Among the major plant groups, only the eudicots were found to show a significant (yet weak) correlation between population genetic diversity and distance to the equator (absolute latitude in Fig. 2B). However, contrary to expectations, population genetic diversity increased with distance to the equator in this phylum. We suspect that (i) lower interspecific competition away from the equator75,76,77 may allow more successful population establishment of species adapted to more stressful conditions, and/or (ii) stressful environments away from the equator trigger a shift in energy allocation from individual growth to reproductive output, thereby increasing population genetic diversity. While stressful environments may favour reproductive output (e.g. fruit production), a meta-analysis based on 164 published studies rejected the hypothesis that drought stress triggers a shift in energy allocation from biomass to reproductive tissues78. Interspecific competition thus represents a more likely driver of global patterns of population genetic diversity. We also identified a consistent and significant—but weak—negative relationship between precipitation and plant population genetic diversity, reinforcing the notion that stressful (dry) environments might favour high levels of genetic diversity in plant populations (Fig. 5A). While this relationship is the reverse of the positive relationship between precipitation and animal population genetic diversity, the contribution of precipitation to both plant and animal population genetic diversity emphasizes the role of precipitation as a major evolutionary force. This finding adds to the evolutionary significance of precipitation as the dominant driver of natural selection in animal and plant populations for over 150 species79.

Plant species with wind-dispersed seeds achieved particularly high levels of population genetic diversity on islands (Fig. 5C), demonstrating that, in contrast to the expectation that geographic isolation and limited habitat availability decrease population genetic diversity, specific life-history traits may actually boost population genetic diversity on islands to levels that exceed mainland population genetic diversity.

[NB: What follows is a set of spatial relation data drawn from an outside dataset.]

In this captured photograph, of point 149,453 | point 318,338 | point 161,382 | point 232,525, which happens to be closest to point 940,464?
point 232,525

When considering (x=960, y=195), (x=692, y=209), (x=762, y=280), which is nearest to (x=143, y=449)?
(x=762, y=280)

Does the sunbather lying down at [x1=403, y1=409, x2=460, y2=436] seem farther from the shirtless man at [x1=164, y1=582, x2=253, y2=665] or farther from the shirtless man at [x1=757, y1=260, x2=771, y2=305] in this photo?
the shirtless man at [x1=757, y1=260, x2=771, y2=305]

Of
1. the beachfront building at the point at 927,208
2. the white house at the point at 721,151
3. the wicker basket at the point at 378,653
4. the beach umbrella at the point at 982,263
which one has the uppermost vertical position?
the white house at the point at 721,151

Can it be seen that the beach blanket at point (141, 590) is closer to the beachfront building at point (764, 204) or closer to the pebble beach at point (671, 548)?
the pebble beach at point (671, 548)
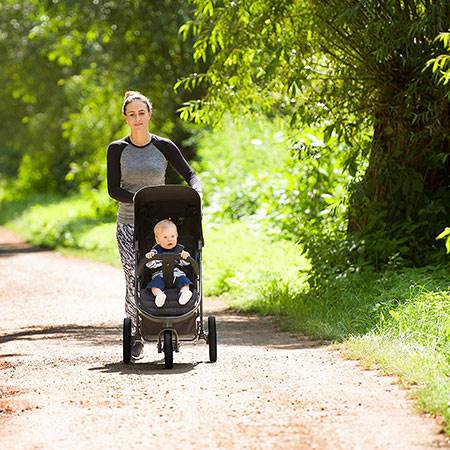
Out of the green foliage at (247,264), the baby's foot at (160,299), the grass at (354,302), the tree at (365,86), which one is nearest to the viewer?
the grass at (354,302)

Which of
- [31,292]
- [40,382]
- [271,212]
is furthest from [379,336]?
[271,212]

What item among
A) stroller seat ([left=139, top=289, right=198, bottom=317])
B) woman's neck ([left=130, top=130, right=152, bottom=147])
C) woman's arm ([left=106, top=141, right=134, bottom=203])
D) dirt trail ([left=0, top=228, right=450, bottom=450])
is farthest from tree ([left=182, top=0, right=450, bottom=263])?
stroller seat ([left=139, top=289, right=198, bottom=317])

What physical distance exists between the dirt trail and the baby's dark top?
52.8 inches

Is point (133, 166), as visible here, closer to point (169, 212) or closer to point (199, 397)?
point (169, 212)

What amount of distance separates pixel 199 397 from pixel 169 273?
5.08ft

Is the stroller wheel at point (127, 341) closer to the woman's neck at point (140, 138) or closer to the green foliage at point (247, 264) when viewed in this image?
the woman's neck at point (140, 138)

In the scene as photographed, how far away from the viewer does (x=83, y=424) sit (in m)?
6.71

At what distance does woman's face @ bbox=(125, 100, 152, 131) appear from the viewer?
9.12m

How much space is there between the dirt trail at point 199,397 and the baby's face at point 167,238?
901mm

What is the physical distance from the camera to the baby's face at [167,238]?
879cm

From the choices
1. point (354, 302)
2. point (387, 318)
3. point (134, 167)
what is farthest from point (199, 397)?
point (354, 302)

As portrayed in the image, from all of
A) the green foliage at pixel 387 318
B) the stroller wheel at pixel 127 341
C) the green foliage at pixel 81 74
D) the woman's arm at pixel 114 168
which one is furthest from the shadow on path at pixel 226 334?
the green foliage at pixel 81 74

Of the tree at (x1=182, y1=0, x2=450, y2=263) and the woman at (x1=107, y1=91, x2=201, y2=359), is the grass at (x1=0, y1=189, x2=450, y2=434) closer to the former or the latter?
the tree at (x1=182, y1=0, x2=450, y2=263)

Wind-directed dispersal may thus favour successful establishment and persistence in isolated environments, such as islands and isles80,81. This finding suggests that populations of plant species adopting seed features adapted to wind dispersal are less prone to genetic drift than species relying on other dispersal strategies. Unexpectedly, water dispersal seems to be a particularly unsuccessful mechanism in insular conditions (Fig. 5C), where downstream river dispersal back to the ocean constrains seedling establishment and subsequent population growth.

Interestingly, while a general but subtle decrease in population genetic diversity was observed towards the edge of plant distribution ranges, the core-periphery effect was markedly pronounced for plant species featured by animal-dispersed seeds (Fig. 5C). This result likely arises from the scattered distribution of suitable habitat for plants towards the edge of their distribution, which may particularly hamper the establishment and maintenance of plant populations where animals are required to transport seeds between isolated patches of suitable habitat. The important role of animal-mediated dispersal in mitigating the spatial distribution of plant population genetic diversity suggests that habitat fragmentation and configuration may particularly affect the group of plant species that depends upon animals for exchanging genetic material.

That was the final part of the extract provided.